Contribution room based on CRA rates up to 2026.
Year of Birth
Prior Year Income (for RRSP)
TFSA
Available to Canadians 18 and older. Savings and investments grow completely tax-free — gains, interest, and dividends are never taxed, including on withdrawal. Unused room carries forward indefinitely and withdrawn amounts are re-added to your room the following January 1.
RRSP
Contribute 18% of prior year earned income (up to the CRA annual max) and deduct it from taxable income today. Investments grow tax-deferred until withdrawal — ideally in retirement when you may be in a lower bracket. Must convert to a RRIF by age 71.
FHSA
The best of both worlds — contributions are tax-deductible like an RRSP, and qualifying withdrawals to buy a first home are completely tax-free like a TFSA. Annual limit is $8,000 with a lifetime maximum of $40,000. Available to first-time home buyers aged 18+.
RESP
Designed for saving toward a child's post-secondary education. Investments grow tax-deferred, and the government adds the Canada Education Savings Grant (CESG) — 20% on the first $2,500 contributed per year, up to $500/year and $7,200 lifetime per child.
RDSP
A long-term savings plan for people approved for the Disability Tax Credit (DTC). The government may contribute through the Canada Disability Savings Grant and Canada Disability Savings Bond. Lifetime contribution limit is $200,000 with no annual limit.
RRIF
Not a savings account — it's what your RRSP converts into by December 31 of the year you turn 71. A RRIF requires minimum annual withdrawals that are taxed as income.

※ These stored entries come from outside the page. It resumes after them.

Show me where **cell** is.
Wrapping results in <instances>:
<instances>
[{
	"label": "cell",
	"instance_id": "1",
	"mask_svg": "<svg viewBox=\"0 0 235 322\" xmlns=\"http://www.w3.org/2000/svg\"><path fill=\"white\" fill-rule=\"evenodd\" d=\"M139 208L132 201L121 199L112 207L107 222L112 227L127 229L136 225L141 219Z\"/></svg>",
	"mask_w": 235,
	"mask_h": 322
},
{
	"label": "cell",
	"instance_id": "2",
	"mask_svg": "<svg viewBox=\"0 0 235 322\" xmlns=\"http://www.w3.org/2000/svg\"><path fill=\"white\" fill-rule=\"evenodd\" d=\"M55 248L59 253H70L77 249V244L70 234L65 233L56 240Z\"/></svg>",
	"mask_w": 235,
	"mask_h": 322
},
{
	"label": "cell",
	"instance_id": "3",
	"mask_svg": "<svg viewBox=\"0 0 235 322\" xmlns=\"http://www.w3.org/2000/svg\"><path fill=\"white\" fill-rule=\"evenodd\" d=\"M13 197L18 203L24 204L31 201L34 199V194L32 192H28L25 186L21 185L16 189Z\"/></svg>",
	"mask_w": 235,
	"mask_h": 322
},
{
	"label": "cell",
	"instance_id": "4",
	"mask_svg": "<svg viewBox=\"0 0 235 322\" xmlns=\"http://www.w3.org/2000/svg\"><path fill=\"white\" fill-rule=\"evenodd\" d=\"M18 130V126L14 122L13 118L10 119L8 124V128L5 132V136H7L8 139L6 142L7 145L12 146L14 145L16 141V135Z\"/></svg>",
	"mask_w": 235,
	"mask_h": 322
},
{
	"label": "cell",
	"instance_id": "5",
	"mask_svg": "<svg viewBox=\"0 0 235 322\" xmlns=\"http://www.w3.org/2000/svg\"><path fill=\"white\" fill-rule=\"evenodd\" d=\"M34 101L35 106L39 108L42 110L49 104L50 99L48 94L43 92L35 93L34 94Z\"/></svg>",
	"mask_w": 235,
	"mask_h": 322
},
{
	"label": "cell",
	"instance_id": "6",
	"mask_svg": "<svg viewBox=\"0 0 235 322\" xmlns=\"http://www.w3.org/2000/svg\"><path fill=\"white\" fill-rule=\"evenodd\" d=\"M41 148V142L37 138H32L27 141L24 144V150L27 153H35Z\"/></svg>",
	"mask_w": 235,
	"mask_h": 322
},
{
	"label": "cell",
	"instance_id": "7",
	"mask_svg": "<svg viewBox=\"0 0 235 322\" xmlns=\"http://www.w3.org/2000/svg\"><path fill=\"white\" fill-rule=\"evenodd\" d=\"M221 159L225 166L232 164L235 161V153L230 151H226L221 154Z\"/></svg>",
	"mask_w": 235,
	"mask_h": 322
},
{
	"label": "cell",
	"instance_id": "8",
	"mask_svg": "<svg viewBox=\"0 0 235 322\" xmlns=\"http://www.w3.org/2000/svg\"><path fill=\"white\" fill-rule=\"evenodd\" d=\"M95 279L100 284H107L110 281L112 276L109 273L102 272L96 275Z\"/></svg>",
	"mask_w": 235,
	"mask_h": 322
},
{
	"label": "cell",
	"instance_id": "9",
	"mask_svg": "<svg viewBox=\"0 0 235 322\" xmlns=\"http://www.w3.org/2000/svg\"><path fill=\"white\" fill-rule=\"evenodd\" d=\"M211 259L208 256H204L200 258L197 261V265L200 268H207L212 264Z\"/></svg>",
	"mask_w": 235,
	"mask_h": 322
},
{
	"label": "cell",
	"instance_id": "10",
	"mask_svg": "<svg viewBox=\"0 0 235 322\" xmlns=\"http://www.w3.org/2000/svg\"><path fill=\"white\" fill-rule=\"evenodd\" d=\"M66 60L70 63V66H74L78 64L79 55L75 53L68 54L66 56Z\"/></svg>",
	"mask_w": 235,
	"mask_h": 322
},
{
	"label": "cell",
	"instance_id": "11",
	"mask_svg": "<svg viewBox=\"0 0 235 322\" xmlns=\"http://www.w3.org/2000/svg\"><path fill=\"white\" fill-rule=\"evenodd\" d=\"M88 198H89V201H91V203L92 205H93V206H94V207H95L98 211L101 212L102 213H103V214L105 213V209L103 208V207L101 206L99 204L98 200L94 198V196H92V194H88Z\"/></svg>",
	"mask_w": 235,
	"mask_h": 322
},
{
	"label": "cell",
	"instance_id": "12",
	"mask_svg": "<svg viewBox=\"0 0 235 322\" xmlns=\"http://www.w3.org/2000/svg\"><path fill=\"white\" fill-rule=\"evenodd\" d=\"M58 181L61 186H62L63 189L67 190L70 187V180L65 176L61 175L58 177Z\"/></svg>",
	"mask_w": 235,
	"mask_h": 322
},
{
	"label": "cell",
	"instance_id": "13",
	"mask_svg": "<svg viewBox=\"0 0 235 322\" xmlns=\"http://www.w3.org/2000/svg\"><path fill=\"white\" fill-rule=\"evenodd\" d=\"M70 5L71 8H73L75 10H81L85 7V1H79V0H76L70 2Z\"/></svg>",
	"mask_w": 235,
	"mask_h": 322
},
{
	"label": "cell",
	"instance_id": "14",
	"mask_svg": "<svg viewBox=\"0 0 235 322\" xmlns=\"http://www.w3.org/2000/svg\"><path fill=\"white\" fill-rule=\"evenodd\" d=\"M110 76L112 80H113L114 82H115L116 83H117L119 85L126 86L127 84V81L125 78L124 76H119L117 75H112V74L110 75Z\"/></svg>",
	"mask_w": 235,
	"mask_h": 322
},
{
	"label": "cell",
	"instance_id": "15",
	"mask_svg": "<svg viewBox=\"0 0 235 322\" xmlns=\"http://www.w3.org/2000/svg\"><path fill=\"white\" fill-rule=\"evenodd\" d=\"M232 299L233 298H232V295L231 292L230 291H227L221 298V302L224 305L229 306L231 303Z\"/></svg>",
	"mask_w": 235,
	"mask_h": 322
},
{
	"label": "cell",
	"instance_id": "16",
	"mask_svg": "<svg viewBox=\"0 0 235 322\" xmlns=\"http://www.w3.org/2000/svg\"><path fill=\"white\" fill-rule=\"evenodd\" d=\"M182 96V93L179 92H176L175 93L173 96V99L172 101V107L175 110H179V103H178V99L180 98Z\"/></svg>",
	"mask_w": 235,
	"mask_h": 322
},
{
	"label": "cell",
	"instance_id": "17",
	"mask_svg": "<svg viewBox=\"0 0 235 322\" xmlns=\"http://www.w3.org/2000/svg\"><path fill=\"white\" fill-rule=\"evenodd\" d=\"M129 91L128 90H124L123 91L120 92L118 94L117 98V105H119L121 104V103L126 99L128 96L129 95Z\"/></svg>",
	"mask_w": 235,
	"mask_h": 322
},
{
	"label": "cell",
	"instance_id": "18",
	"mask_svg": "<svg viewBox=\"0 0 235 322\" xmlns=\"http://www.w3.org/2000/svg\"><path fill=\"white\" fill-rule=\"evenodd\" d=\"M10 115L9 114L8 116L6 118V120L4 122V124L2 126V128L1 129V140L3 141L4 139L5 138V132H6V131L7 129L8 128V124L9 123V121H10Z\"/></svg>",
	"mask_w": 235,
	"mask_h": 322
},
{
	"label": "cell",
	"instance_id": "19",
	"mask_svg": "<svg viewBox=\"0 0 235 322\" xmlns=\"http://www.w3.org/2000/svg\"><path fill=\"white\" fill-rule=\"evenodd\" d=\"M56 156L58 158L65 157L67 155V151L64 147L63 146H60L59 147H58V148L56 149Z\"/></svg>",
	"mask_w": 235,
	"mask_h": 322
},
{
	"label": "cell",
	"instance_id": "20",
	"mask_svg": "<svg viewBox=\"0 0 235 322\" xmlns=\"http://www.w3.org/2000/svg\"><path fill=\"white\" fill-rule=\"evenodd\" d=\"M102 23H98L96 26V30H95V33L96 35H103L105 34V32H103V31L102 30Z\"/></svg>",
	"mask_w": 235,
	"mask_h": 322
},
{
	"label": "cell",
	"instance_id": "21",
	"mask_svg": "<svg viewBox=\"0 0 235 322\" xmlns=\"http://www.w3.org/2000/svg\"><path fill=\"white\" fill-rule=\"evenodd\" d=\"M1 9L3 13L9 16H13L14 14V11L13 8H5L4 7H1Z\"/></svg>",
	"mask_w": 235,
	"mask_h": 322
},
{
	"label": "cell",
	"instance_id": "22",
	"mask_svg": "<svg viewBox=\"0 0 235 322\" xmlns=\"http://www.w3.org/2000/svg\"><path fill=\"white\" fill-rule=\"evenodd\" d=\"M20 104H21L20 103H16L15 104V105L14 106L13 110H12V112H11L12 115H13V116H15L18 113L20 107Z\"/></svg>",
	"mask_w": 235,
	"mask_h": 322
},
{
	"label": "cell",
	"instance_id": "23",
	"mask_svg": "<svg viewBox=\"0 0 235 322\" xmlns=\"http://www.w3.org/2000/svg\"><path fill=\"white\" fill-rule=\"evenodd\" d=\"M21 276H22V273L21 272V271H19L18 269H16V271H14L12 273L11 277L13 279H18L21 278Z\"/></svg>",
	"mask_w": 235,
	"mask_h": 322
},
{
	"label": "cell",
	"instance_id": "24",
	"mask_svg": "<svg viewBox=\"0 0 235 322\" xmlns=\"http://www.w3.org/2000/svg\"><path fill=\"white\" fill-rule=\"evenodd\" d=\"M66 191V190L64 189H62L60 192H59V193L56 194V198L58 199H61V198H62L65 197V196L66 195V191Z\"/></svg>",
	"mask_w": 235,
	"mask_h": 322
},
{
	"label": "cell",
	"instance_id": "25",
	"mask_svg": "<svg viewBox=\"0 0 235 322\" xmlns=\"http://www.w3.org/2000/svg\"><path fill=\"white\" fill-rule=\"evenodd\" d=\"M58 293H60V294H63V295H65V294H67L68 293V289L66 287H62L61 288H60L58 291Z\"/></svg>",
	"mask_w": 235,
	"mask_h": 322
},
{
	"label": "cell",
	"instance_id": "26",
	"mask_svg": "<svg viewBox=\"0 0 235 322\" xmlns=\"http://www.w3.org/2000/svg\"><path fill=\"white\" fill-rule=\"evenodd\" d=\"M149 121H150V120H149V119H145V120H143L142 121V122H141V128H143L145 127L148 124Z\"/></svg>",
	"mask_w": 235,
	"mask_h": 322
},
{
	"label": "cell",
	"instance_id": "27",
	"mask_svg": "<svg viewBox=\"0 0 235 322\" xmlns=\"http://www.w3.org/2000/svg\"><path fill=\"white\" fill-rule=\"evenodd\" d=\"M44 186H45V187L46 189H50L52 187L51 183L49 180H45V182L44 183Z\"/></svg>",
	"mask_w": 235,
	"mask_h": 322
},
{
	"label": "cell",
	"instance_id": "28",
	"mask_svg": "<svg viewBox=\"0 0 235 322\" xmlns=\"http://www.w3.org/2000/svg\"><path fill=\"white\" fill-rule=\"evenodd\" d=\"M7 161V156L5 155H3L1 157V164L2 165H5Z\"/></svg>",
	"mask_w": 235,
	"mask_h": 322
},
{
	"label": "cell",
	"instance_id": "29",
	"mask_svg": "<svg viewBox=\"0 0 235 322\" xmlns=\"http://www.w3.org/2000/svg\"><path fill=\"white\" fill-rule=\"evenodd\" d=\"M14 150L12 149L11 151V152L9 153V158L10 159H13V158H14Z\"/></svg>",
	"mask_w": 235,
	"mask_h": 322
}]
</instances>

You can still invest and grow remaining funds inside the RRIF; there is no maximum withdrawal limit.
RPP / PRPP
Registered Pension Plans (RPPs) are employer-sponsored and reduce your RRSP room via a pension adjustment. Pooled Registered Pension Plans (PRPPs) are available to self-employed or employees without a workplace pension. Both provide tax-deferred retirement savings alongside your RRSP.
NON-REGISTERED
A regular taxable brokerage or savings account with no CRA annual contribution limits. Capital gains are taxed at 50% inclusion, eligible dividends receive a dividend tax credit, and interest is taxed as ordinary income. Best used once TFSA, RRSP, and FHSA room is fully utilized.